Le commissaire a convenu avec l'appelant que le comité d'arbitrage avait commis une erreur dans l'application du critère de comportement scandaleux, et ce, en portant son attention sur la question de savoir si l'intimé savait, au moment où le coup de feu avait été tiré, que la balle avait atteint le véhicule. Le commissaire a conclu qu'il n'était pas nécessaire de trancher cette question pour établir s'il y avait eu comportement scandaleux en l'espèce. Il a donc conclu qu'il était déraisonnable que le comité d'arbitrage suive ce raisonnement.

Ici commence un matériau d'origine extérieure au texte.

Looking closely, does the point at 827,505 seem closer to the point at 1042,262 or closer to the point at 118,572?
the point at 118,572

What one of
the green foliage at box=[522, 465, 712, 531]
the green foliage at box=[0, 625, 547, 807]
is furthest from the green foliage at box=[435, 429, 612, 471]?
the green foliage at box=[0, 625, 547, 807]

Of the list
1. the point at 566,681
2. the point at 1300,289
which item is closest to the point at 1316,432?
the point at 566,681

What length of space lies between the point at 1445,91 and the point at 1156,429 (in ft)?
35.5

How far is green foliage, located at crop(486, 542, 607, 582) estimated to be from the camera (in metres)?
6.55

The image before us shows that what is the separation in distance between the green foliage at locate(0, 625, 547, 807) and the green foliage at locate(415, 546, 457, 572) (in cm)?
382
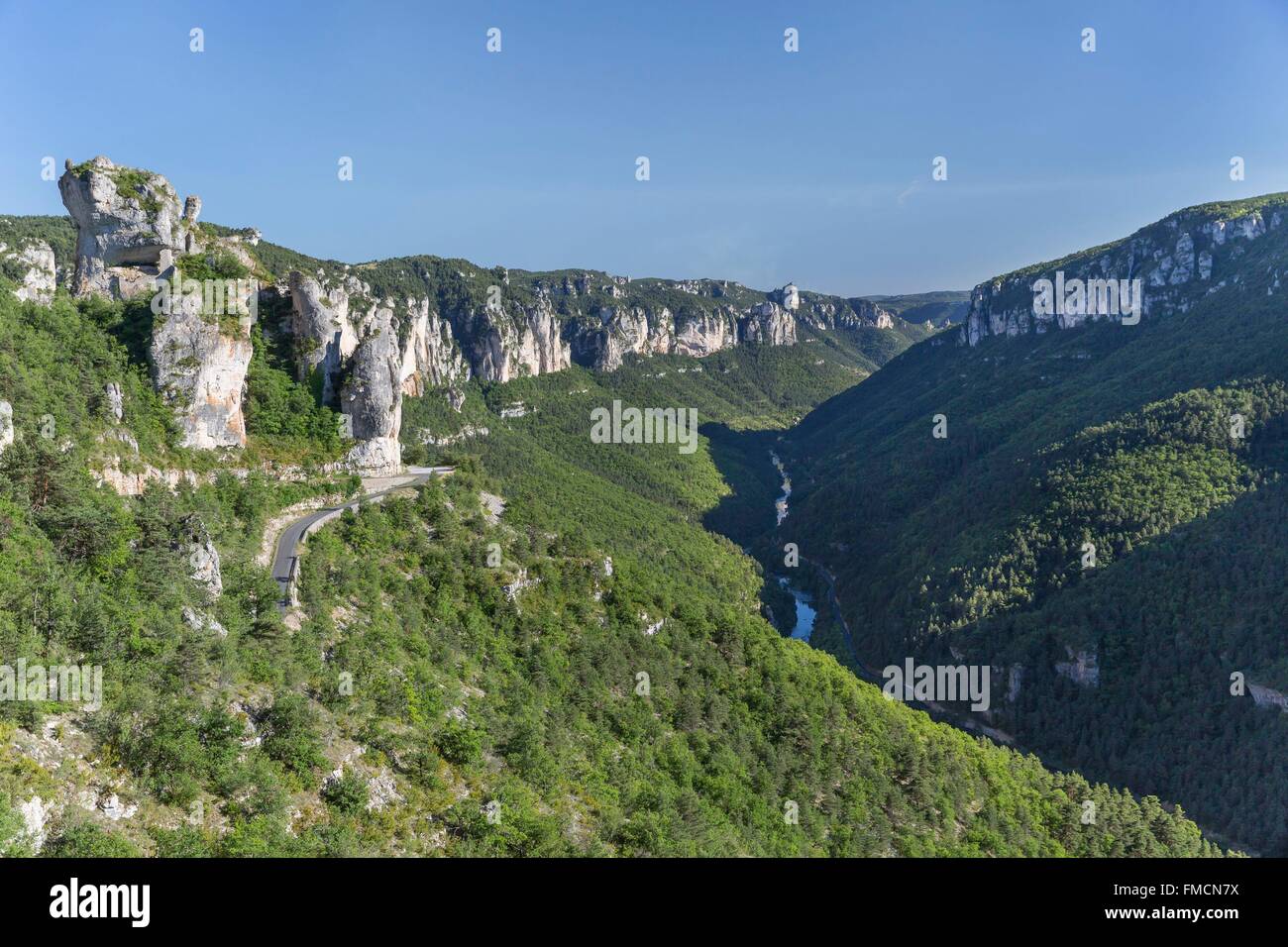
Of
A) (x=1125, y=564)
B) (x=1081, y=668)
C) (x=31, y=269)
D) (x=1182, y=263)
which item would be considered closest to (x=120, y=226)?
(x=31, y=269)

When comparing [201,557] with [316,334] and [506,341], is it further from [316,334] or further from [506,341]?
[506,341]

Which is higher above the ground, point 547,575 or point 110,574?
point 110,574

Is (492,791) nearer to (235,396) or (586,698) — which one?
(586,698)

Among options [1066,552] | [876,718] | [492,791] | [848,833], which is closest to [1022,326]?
[1066,552]
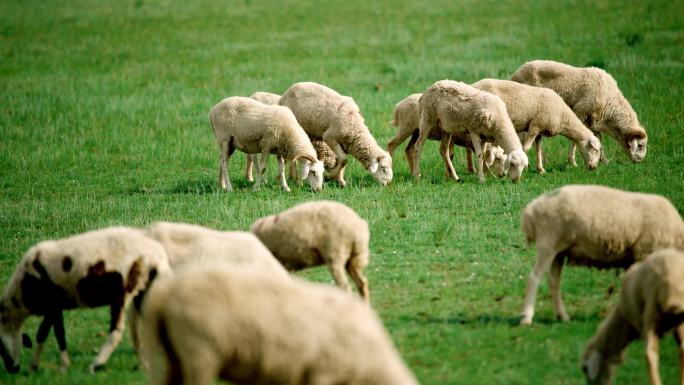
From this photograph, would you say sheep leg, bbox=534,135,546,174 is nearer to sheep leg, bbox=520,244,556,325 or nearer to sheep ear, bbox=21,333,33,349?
sheep leg, bbox=520,244,556,325

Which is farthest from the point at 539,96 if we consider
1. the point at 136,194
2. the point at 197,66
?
the point at 197,66

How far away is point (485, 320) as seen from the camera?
9.63 meters

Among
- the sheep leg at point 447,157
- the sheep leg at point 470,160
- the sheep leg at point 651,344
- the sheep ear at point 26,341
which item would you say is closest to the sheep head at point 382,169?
the sheep leg at point 447,157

Le commissaire a déclaré que le fait de ne pas avoir signalé l'incident était scandaleux en soi, indépendamment du fait que l'intimé savait ou non que la balle avait atteint le véhicule au moment de l'incident. Le fusil de l'intimé s'est déchargé près d'un véhicule dans lequel se trouvait au moins un occupant, ce qui représentait un risque important de blessure à une personne ou de dommage matériel. Il importait donc d'établir un périmètre de sécurité autour du lieu de l'incident et de trouver la balle ayant été tirée, dans la mesure du possible. L'intimé aurait dû dire aux policiers qui s'étaient rendus sur les lieux de l'incident pour lui prêter main-forte que son fusil s'était déchargé. De plus, il aurait dû signaler immédiatement l'incident à son chef. Le risque important que présente toute situation où une arme à feu est déchargée suffit pour justifier l'obligation de signaler immédiatement cet incident.
Le commissaire s'est dit en désaccord avec le CEE et a accueilli ce motif d'appel.
Le commissaire a écrit : [Traduction] « En tant que membres de la GRC, nous sommes habilités à porter et à utiliser des armes à feu. Cette lourde responsabilité s'accompagne d'importantes règles et obligations. Cette tâche importante incombe aux membres opérationnels. Ni la Gendarmerie ni les citoyens que nous avons juré de protéger ne s'attendraient à ce qu'un membre prenne à la légère ses obligations ou responsabilités liées à l'utilisation de son arme à feu. La politique relative au signalement d'une décharge d'arme à feu s'avère extrêmement importante et la violation de cette politique ne constitue pas une erreur mineure. »
Le commissaire a rejeté l'autre motif d'appel et s'est dit d'accord avec le CEE. Il a conclu que l'intimé, après avoir signalé l'incident à son chef, s'était conformé à la politique et que le défaut de signaler l'incident n'existait plus. Le commissaire a déclaré que le comité d'arbitrage n'avait commis aucun manquement en examinant l'ensemble des circonstances décrites dans l'exposé conjoint des faits, y compris le fait que le membre n'avait pas d'abord consigné l'incident de décharge d'arme à feu dans le rapport du SIRP. Puisque l'intimé avait déjà signalé l'incident à son chef, le fait qu'il ne l'avait pas consigné dans le rapport du SIRP ne signifiait pas qu'il ne l'avait pas signalé et ne constituait pas un comportement scandaleux. Toutefois, le commissaire s'est dit d'avis que le défaut de consigner l'incident dans le rapport du SIRP aurait plutôt dû être considéré comme un défaut d'obéir à un ordre, soit un acte qui n'était pas allégué dans l'avis et pour lequel l'appelant ne pouvait donc pas réclamer l'imposition de mesures disciplinaires contre le membre.
Puisqu'il est lié par l'article 45.16 de la Loi, le commissaire a ordonné la tenue d'une nouvelle audience, en exigeant toutefois qu'elle se déroule le plus tôt possible.